South African car rental company

First Car Rental is the wholly owned car rental subsidiary of Combined Motor Holdings Limited (CMH), a JSE-listed investment holding company based in South Africa.

First Car Rental operates out of 60 branches in South Africa and employs over 500 people. First Car Rental’s fleet consists of several vehicle manufacturers including Ford, Nissan, Opel, Chevrolet, Toyota, Renault, Mercedes, BMW, Fiat, Honda and Volkswagen. First Car Rental was first listed as one of the Top 500 Best Managed Companies in South Africa in 2014. The company has over 9,000 rental vehicles in use in South Africa.

==History==
CMH acquired the franchise for the international vehicle rental groups National and Alamo in 1999 and restructured the companies as National Alamo within CMH. In 2008, Europcar purchased the franchise rights to the National Alamo brand in Europe, Asia and Africa.
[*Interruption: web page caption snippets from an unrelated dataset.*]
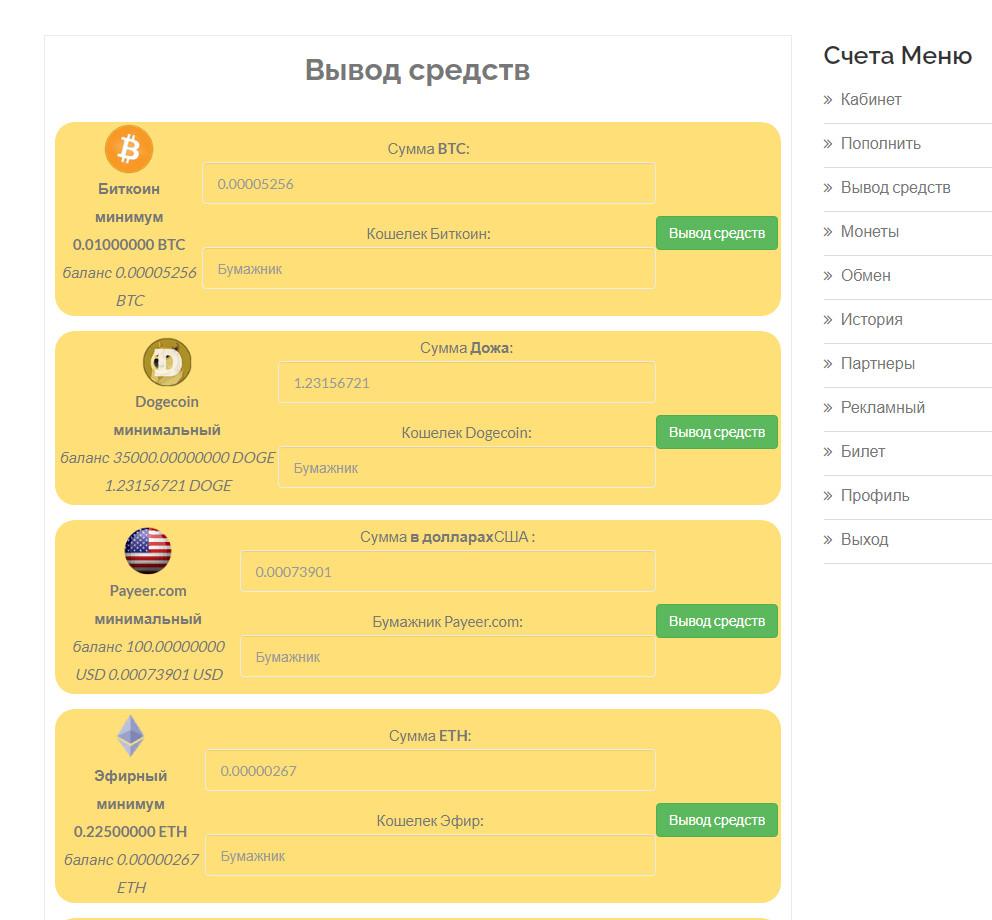 http://ultrafreedom.ru/1111/mining-free/2020-10-16_025937.jpg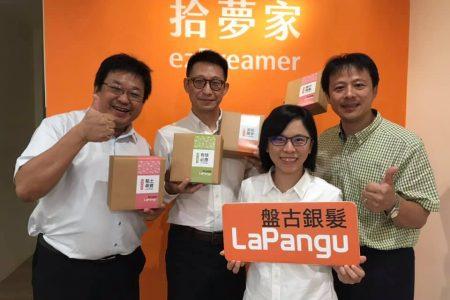 http://lapangu.com.tw/wp-content/uploads/2019/10/72487060_2971265589556617_5549956396293816320_n-450x300.jpg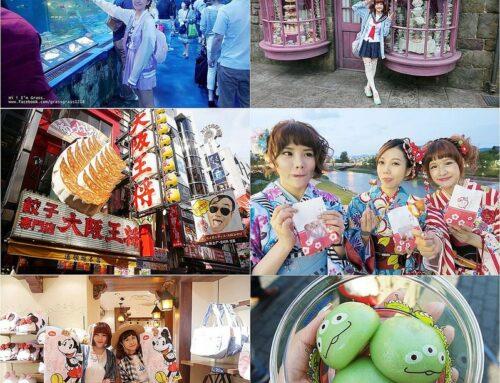 實用APP。下載推薦免費APP【日本吃買玩】,提供各種超實用日本購物優惠、美食折扣劵!!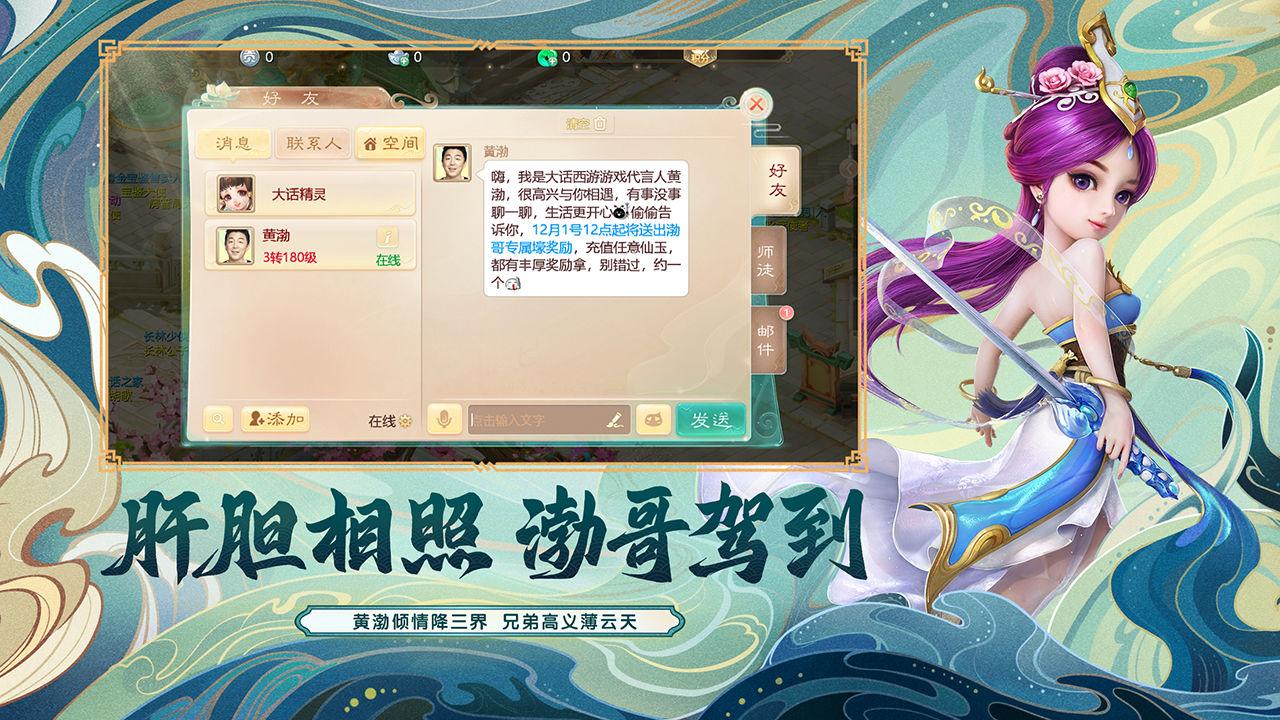 大话西游2经典版官网版截图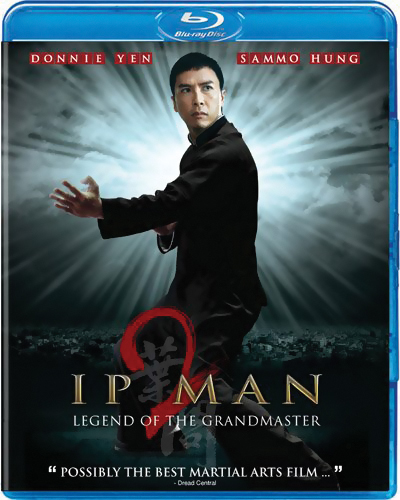 Ip Man 2 Blu-ray 812491012000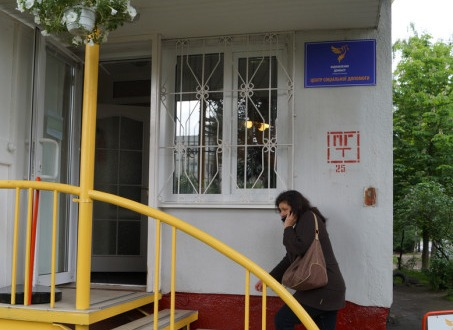 Social Assistance center in Sumy of started the distribution of humanitarian aid to IDPs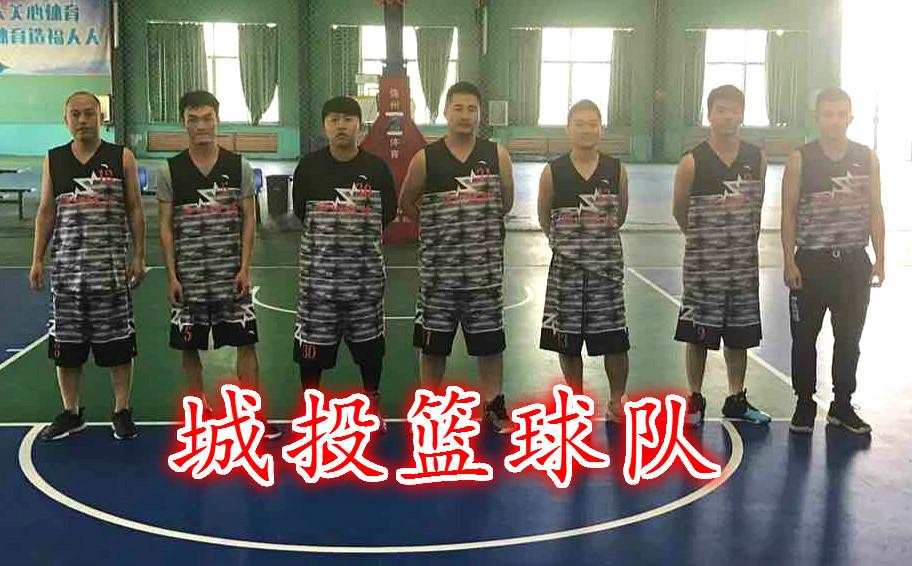 市城投公司篮球队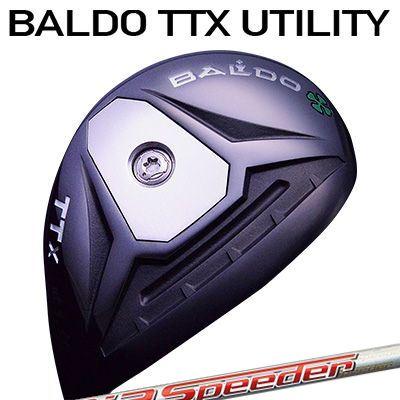 【カスタムモデル】BALDO TTX UTILITY AIR SPEEDERバルド TTX ユーティリティ エアスピーダー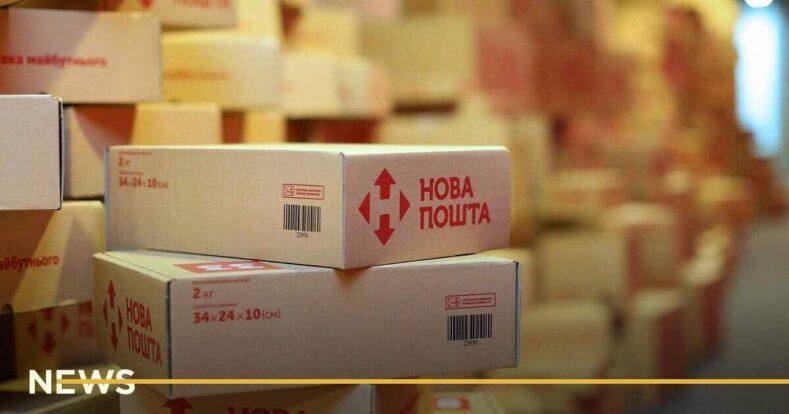 Держспоживслужби оштрафувала «Нову пошту» на 326 млн грн. Що сталося та як відреагували в компанії?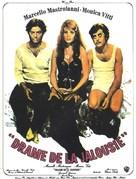 Dramma della gelosia - tutti i particolari in cronaca - French Movie Poster (xs thumbnail)
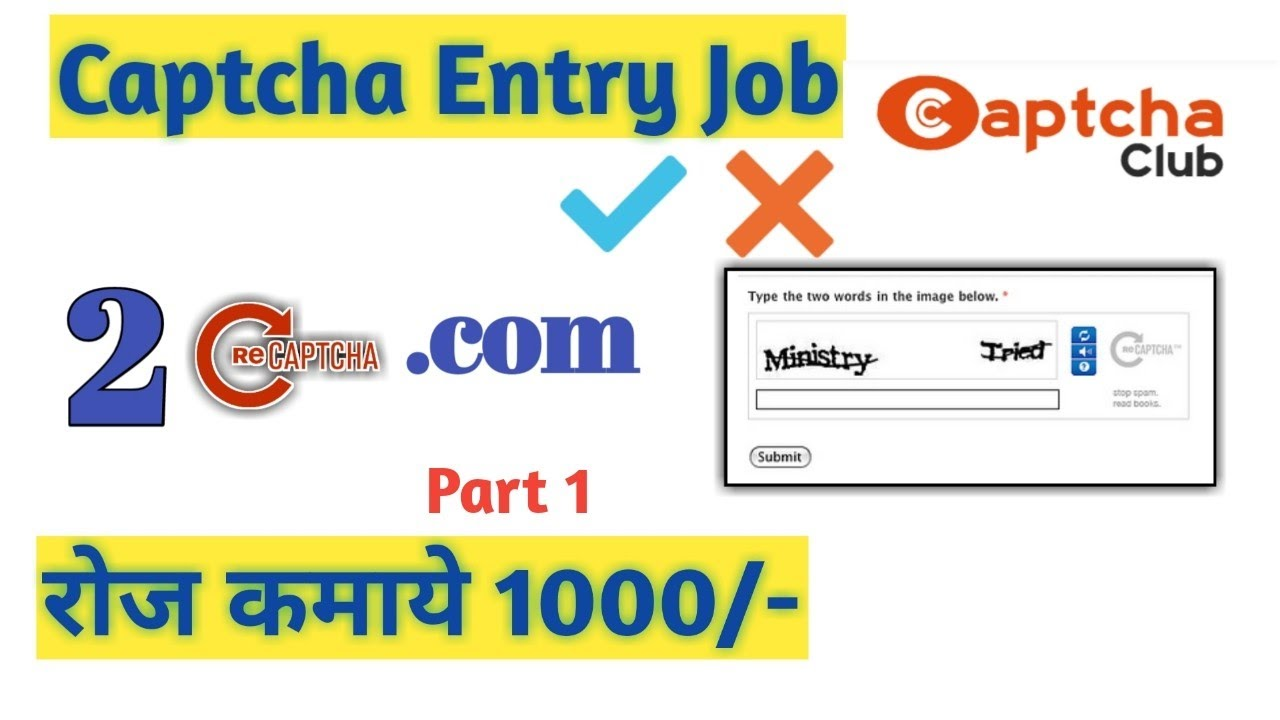 Captcha Make Money Online Top 10 Home Based Business Ideas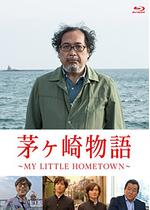 茅ヶ崎物語 〜MY LITTLE HOMETOWN〜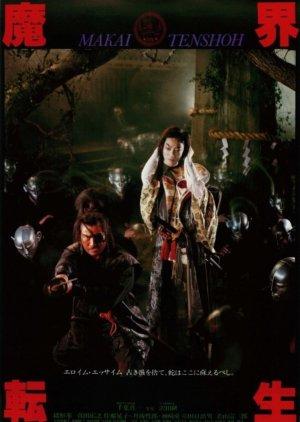Samurai Reincarnation (1981) poster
This led to CMH restructuring its car rental business in South Africa and registering the subsidiary First Car Rental.

==Partners==
In Europe, First Car Rental is partnered with Sixt rent a car, which services over 100 different countries.

In August 2014, FlySafair announced First Car Rental as their official car rental partner in South Africa.

==Corporate social responsibility==

First Car Rental supports The Rhino Orphanage – the world’s first NPO engaged in care and rehabilitation of baby rhino orphaned by poaching.

In 2013, First Car Rental launched their transport service for students with disabilities at the University of the Free State. and sponsored two vehicles for WetNose Animal Shelter in Pretoria.